[Image and question records]
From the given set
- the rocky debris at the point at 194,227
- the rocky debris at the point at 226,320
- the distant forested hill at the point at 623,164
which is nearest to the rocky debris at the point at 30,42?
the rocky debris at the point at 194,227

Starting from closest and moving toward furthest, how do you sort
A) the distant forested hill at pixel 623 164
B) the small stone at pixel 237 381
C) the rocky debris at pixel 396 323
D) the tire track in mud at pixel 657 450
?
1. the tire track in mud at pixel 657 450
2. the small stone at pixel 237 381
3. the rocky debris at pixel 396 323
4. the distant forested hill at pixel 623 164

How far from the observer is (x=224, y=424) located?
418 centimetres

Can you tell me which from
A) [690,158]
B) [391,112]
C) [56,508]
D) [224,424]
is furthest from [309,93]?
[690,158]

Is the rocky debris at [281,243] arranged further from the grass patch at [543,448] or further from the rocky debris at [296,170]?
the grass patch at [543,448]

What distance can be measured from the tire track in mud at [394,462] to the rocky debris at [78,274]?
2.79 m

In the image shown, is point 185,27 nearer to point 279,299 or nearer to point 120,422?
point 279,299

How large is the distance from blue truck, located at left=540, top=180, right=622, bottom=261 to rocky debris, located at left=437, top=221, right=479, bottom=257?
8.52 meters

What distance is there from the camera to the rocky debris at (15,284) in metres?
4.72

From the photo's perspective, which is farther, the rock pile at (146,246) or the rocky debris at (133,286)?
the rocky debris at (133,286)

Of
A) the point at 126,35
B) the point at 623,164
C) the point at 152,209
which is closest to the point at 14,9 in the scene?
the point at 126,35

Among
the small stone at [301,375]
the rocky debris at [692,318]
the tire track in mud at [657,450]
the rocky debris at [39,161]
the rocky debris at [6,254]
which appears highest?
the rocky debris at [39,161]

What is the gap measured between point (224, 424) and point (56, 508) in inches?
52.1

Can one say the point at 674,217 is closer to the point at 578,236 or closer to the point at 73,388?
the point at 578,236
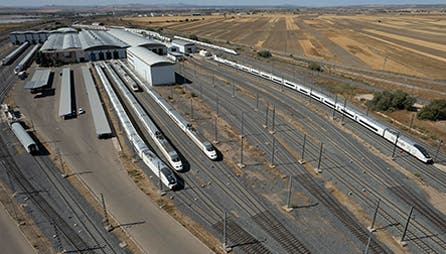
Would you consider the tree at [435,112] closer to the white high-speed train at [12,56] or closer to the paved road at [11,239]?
the paved road at [11,239]

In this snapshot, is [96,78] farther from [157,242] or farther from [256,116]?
[157,242]

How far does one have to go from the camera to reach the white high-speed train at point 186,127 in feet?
164

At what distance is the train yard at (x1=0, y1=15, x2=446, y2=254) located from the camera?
34.6m

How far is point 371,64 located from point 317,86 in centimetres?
4366

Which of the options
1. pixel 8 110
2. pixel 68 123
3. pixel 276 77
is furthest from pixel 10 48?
pixel 276 77

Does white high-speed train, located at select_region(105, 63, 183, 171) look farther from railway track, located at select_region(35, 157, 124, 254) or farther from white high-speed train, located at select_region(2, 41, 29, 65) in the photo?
white high-speed train, located at select_region(2, 41, 29, 65)

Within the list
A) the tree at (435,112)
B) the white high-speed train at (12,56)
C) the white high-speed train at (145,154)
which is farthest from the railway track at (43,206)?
the white high-speed train at (12,56)

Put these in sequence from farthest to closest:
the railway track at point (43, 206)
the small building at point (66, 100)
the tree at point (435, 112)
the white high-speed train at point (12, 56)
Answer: the white high-speed train at point (12, 56), the small building at point (66, 100), the tree at point (435, 112), the railway track at point (43, 206)

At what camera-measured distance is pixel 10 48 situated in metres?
153

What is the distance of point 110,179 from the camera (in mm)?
44562

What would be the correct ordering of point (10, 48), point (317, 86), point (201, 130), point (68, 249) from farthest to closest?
point (10, 48), point (317, 86), point (201, 130), point (68, 249)

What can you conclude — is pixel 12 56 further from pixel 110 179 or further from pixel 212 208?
pixel 212 208

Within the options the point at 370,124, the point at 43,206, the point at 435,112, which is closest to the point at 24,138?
the point at 43,206

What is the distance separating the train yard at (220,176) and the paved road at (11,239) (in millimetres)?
1996
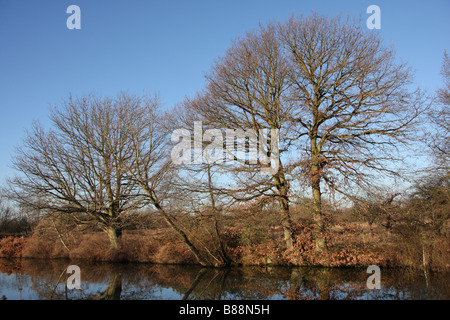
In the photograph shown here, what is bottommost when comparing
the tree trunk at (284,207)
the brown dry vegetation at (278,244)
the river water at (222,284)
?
the river water at (222,284)

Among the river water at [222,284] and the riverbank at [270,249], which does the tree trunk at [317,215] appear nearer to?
the riverbank at [270,249]

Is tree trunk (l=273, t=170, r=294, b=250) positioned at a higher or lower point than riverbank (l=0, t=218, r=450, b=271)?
higher

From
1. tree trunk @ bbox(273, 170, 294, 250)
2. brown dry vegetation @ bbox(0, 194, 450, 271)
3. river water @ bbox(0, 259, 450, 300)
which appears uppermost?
tree trunk @ bbox(273, 170, 294, 250)

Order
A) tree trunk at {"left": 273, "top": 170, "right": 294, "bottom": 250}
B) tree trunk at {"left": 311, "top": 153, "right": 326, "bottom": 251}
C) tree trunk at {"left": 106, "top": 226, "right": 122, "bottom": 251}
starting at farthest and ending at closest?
tree trunk at {"left": 106, "top": 226, "right": 122, "bottom": 251}
tree trunk at {"left": 273, "top": 170, "right": 294, "bottom": 250}
tree trunk at {"left": 311, "top": 153, "right": 326, "bottom": 251}

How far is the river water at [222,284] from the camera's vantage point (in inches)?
392

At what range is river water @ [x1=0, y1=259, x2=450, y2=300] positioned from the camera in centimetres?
997

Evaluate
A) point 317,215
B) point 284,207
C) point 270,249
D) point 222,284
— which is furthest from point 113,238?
point 317,215

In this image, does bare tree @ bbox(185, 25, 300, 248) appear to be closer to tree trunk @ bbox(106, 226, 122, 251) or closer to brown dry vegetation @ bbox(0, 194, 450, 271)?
brown dry vegetation @ bbox(0, 194, 450, 271)

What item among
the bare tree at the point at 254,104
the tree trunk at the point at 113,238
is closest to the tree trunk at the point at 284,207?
the bare tree at the point at 254,104

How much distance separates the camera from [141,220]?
61.5 feet

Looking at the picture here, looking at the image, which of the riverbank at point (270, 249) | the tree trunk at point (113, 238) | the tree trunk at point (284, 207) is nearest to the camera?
the riverbank at point (270, 249)

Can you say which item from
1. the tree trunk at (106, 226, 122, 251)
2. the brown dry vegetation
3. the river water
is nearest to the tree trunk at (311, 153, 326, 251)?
the brown dry vegetation

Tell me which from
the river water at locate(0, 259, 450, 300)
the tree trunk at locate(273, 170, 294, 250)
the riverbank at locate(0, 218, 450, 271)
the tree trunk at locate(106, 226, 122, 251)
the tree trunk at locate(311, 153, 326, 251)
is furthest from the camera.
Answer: the tree trunk at locate(106, 226, 122, 251)

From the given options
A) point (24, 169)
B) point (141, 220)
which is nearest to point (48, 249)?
point (24, 169)
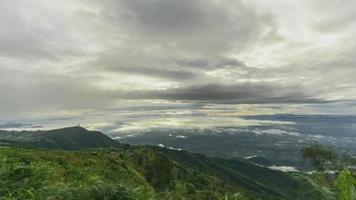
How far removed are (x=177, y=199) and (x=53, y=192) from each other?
421cm

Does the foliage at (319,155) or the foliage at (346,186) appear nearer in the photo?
the foliage at (346,186)

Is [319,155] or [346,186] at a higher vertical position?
[346,186]

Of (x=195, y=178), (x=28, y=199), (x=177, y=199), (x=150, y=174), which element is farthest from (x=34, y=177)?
(x=195, y=178)

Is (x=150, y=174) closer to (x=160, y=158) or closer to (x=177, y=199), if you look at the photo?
(x=160, y=158)

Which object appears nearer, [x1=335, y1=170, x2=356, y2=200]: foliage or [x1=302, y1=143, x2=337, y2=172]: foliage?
[x1=335, y1=170, x2=356, y2=200]: foliage

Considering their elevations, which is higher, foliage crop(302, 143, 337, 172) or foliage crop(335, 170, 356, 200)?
foliage crop(335, 170, 356, 200)

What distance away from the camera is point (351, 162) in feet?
249

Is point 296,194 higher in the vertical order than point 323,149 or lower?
higher

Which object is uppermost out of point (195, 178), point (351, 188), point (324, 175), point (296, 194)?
point (351, 188)

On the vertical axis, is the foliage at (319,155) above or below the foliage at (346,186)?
below

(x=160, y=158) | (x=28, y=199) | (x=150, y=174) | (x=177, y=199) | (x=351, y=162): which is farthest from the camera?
(x=160, y=158)

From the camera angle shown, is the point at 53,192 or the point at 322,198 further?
the point at 322,198

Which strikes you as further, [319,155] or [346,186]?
[319,155]

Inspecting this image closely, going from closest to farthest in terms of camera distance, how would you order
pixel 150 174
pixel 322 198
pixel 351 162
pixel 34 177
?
pixel 322 198
pixel 34 177
pixel 351 162
pixel 150 174
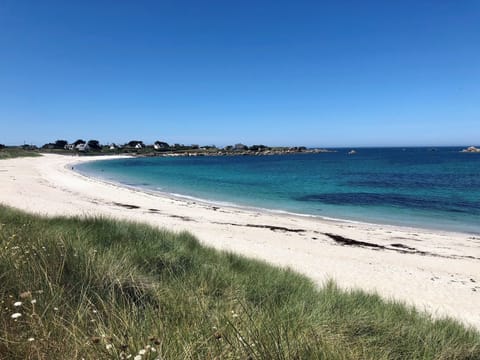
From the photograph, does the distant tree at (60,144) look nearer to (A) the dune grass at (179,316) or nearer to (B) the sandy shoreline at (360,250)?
(B) the sandy shoreline at (360,250)

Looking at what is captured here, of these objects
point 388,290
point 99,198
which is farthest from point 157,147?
point 388,290

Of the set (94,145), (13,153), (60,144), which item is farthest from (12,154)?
(60,144)

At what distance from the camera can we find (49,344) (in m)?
2.29

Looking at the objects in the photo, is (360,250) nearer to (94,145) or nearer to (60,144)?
(94,145)

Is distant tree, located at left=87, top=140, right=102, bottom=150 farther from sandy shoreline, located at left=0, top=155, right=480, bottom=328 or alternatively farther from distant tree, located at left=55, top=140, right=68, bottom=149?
sandy shoreline, located at left=0, top=155, right=480, bottom=328

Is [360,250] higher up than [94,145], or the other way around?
[94,145]

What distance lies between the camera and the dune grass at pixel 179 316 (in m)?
2.31

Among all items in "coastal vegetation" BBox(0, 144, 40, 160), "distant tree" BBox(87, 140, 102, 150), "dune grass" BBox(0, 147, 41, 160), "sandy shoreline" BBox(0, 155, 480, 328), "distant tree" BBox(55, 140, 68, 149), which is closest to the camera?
"sandy shoreline" BBox(0, 155, 480, 328)

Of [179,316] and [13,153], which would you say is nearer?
[179,316]

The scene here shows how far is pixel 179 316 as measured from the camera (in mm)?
2891

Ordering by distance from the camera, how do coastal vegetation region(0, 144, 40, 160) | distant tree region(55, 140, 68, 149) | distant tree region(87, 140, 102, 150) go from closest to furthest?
1. coastal vegetation region(0, 144, 40, 160)
2. distant tree region(87, 140, 102, 150)
3. distant tree region(55, 140, 68, 149)

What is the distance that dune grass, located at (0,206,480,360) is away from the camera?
7.57 feet

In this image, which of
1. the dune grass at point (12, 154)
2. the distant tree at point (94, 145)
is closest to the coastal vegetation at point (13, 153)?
the dune grass at point (12, 154)

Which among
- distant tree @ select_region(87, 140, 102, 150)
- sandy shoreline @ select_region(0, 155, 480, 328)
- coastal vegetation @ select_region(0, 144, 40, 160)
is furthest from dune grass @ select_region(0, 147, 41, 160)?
sandy shoreline @ select_region(0, 155, 480, 328)
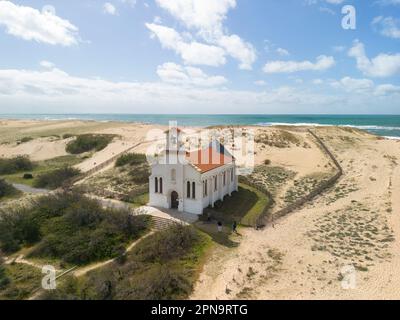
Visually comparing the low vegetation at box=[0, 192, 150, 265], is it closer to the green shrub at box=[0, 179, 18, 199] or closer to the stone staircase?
the stone staircase

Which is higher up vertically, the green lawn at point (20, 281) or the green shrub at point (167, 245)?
the green shrub at point (167, 245)

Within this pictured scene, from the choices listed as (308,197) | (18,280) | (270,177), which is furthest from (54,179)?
(308,197)

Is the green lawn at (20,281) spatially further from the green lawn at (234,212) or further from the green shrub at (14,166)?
the green shrub at (14,166)

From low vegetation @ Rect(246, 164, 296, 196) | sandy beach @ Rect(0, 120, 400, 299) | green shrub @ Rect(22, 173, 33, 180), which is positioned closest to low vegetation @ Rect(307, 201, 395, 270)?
sandy beach @ Rect(0, 120, 400, 299)

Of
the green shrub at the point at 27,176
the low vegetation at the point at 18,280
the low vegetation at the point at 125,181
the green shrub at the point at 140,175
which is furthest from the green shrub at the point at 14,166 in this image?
the low vegetation at the point at 18,280

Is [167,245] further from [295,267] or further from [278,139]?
[278,139]
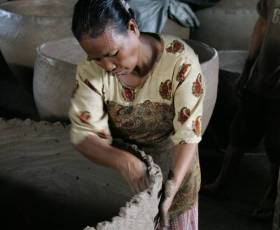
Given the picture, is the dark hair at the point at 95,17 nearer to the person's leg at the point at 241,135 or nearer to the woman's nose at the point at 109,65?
the woman's nose at the point at 109,65

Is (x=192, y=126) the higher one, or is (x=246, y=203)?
(x=192, y=126)

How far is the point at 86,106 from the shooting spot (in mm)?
974

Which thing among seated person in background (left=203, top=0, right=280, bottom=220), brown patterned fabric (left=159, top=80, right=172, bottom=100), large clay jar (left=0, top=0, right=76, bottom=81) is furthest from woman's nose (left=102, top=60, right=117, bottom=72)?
large clay jar (left=0, top=0, right=76, bottom=81)

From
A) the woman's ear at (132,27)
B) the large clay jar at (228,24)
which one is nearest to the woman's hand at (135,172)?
the woman's ear at (132,27)

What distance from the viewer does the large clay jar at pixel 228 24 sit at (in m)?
2.17

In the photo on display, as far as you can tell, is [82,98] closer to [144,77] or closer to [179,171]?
[144,77]

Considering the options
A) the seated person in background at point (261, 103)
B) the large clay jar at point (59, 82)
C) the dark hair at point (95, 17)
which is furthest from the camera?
the seated person in background at point (261, 103)

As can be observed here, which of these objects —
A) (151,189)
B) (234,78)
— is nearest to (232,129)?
(234,78)

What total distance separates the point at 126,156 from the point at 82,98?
5.7 inches

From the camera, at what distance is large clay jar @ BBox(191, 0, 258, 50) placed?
7.13ft

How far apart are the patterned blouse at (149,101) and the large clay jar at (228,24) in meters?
1.26

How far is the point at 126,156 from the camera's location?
948mm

**SET EXERCISE:** Please copy out the records word for word, starting at their very beginning and ending with the line that contains "which is nearest to the", including both ends.

**REPLY:**
From the given set
- the rocky debris at the point at 194,227
- the rocky debris at the point at 226,320
- the distant forested hill at the point at 623,164
which is nearest to the rocky debris at the point at 30,42?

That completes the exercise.